Détection d'un pic par la dérivée seconde

On peut également déterminer la position du sommet par la dérivée, qui présente une forme caractéristique pic positif-pic négatif et passe par zéro à l'endroit du sommet, ou bien par la dérivée seconde qui présente alors un minimum local. L'utilisation de la dérivée seconde permet de prendre en compte la superposition de deux pics, lorsqu'un des pics apparaît comme un épaulement de l'autre : à cet endroit, la dérivée ne s'annule pas puisque la tangente n'est pas horizontale ; cela revient à détecter les extrema de courbure. Les inversions de courbure, les points d'inflexion, se détectent également très bien : ce sont les intersections de la dérivée seconde avec l'axe y'' = 0.

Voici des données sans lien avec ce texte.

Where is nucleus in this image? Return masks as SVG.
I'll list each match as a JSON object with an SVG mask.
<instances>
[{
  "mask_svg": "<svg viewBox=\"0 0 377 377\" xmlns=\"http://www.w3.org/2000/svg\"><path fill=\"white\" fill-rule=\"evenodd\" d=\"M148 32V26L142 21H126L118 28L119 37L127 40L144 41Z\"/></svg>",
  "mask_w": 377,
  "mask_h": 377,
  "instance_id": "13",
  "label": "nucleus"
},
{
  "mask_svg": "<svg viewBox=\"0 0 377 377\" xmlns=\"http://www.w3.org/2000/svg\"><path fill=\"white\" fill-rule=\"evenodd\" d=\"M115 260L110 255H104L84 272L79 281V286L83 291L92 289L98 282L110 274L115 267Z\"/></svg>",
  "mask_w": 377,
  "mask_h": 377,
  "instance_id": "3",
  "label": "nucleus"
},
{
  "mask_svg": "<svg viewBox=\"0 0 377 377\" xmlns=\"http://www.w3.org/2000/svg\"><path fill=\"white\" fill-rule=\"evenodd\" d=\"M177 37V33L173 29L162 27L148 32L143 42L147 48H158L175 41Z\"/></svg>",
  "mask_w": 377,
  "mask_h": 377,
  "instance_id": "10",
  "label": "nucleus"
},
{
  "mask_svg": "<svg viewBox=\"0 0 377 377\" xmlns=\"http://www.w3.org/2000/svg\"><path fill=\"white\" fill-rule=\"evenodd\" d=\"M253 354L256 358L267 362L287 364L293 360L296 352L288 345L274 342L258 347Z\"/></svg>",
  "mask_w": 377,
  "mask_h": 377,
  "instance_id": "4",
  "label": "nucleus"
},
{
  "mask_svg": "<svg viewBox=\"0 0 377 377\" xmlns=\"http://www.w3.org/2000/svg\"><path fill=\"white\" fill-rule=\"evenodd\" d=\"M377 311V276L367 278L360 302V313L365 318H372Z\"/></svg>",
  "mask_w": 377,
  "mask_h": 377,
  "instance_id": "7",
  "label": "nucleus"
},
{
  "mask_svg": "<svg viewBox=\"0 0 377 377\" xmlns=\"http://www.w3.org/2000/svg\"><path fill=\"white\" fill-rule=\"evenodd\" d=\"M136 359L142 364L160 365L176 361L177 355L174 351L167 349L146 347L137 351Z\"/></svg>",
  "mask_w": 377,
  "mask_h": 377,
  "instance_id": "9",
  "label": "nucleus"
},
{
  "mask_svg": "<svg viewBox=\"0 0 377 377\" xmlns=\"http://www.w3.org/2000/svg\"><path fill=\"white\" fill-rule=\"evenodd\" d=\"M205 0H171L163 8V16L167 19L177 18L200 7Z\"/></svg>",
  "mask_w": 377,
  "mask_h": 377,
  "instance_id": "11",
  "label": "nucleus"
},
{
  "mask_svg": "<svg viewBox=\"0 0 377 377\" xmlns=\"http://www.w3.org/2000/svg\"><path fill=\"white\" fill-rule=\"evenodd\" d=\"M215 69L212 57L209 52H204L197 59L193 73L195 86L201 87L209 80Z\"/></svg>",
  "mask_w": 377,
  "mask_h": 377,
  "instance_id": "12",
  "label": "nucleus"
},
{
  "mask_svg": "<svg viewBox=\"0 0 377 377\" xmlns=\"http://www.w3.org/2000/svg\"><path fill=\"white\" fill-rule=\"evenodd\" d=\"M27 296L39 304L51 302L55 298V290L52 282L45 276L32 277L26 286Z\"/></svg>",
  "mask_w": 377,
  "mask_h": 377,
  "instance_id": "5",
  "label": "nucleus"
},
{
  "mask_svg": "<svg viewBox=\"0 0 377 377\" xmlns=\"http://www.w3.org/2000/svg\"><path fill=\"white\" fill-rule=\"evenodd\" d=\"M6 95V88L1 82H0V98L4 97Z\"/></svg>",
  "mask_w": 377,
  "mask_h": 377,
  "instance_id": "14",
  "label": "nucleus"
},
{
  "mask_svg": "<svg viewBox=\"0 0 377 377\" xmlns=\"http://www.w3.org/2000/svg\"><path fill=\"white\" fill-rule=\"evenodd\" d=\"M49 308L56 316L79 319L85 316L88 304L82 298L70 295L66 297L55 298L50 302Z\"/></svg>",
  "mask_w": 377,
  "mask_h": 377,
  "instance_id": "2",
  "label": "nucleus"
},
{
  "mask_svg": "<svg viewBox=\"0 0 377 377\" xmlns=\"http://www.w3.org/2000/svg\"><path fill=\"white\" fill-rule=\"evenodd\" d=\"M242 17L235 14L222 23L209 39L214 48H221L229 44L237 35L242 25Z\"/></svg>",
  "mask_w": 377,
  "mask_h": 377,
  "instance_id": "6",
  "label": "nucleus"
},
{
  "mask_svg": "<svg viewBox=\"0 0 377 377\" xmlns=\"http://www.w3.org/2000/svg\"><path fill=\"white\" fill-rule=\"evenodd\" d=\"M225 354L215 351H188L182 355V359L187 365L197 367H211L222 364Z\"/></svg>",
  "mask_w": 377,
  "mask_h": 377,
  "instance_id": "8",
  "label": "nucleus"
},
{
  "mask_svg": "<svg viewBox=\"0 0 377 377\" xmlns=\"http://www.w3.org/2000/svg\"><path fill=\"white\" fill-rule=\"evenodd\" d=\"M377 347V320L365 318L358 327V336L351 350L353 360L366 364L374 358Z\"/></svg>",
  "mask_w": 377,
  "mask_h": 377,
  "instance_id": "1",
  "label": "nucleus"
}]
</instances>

La dérivation à intérêt à se faire sur la courbe lissée : en effet, le bruit aléatoire consistant en des variations d'un point sur l'autre, il introduit une forte perturbation de la dérivation (le δx étant petit, le taux de variation est très grand). Si l'on utilise l'algorithme de Savitzky-Golay, on peut utiliser la dérivée du polynôme au milieu du segment glissant.

Surface et largeur du pic

La surface, nette ou brute, peut être déterminée par intégration numérique.

On peut alors définir une autre largeur : la largeur intégrale, qui est le rapport de la surface nette sur la hauteur nette. C'est la largeur d'un rectangle qui aurait la même surface nette et la même hauteur nette que le pic.

Déconvolution de pics

Un pic correspond à un phénomène physique. Lorsque des phénomènes génèrent des pics proches, ceux-ci peuvent se recouvrir ; on parle parfois d'interférence. Voir aussi l'article Résolution (optique).

Si l'on a un modèle mathématique pour la forme des pics, on peut les séparer. On parle de désommation, ou encore de déconvolution.

Dans d'autre cas, la forme du pic dépend de plusieurs paramètres. Le pic est alors la somme ou le produit de convolution de fonctions élémentaires, la forme de chaque fonction dépendant des paramètres. L'opération permettant de décomposer les pics en fonctions élémentaires porte aussi le nom de déconvolution.